RFK had by then developed a strong attachment to, and following among African-Americans, the disadvantaged, the poor. As a senator he had traveled in the Deep South to see conditions there for himself, and he had been powerfully moved by what he found.
Marian Edelman, whom I came to know somewhat later when I joined the board of the Children's Defense Fund, had first met him there, and told me about his reactions.
He found group after group of African-Americans living in extreme poverty, many with families of small children. Unconscious of others around him, he picked up children, some quite sick, cuddled them, tried to soothe those who were crying. He became deeply involved.
That involvement stayed with him and strengthened as he moved through the presidential campaign.
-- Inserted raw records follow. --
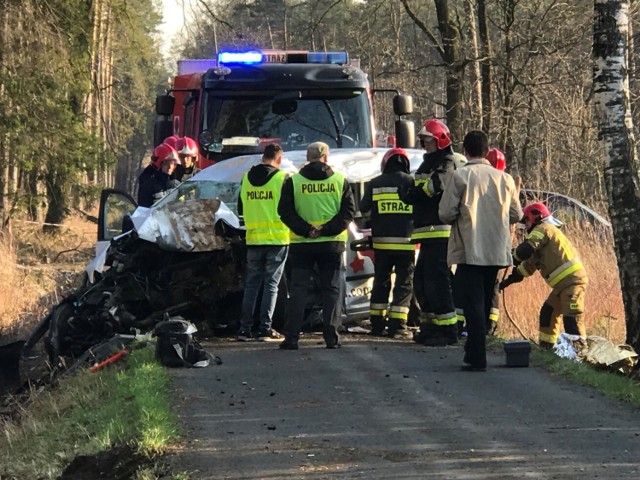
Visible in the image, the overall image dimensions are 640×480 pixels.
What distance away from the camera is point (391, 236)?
10430 millimetres

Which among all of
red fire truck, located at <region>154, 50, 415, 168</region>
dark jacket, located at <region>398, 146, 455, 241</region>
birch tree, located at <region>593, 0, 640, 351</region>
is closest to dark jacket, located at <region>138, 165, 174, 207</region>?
red fire truck, located at <region>154, 50, 415, 168</region>

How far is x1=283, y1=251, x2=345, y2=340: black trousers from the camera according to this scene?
9.71m

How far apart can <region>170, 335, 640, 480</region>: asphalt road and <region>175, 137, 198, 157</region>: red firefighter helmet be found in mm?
3889

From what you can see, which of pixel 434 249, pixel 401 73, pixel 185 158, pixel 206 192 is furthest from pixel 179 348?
pixel 401 73

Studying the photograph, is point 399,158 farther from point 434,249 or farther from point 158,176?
point 158,176

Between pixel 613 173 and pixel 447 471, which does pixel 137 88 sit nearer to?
pixel 613 173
Many in his audiences sensed it and were drawn to him by it. His support gathered force.
He won primary after primary. After McCarthy's single victory, in Oregon, California became crucial. Mort Caplin — and many other friends of his — spent the final week of the campaign traveling around the state speaking for him.
On the Friday before the California primary, Bob Klayman delivered our tax reform proposal to Kennedy's Washington headquarters.
On the Sunday before the election, my wife Sally and I joined the Klaymans, the Elliotts and a few others to watch the only debate of the campaign on television. We waited nervously for the debate to begin. McCarthy was an excellent speaker and fast on his feet.
It turned out that Bob was faster.
On Tuesday, Bob won the election convincingly.
After a short but powerful victory speech at the Los Angeles Ambassador Hotel, he started out through the kitchen in the basement.
And the campaign ended.
A final image comes to me. My wife Sally and I sit by the entrance to Arlington National Cemetery in the soft gathering dusk of a June evening. Lights of approaching cars flicker, get brighter.
Black cars pass and enter.
Robert Kennedy's mortal remains disappear into the dark.
A graduate of Harvard and Michigan Law School, Thomas Troyer worked for the Justice Department as a trial attorney, often on special projects with Robert Kennedy, from 1962 to 1964. He transferred to the Treasury Department in 1964. In 1967, he became a partner in the Washington law firm of Caplin & Drysdale and represented the national Council on Foundations, Independent Sector and a variety of other philanthropic organizations and individuals. He retired in 2008. Troyer wrote this exclusively for the Tampa Bay Times.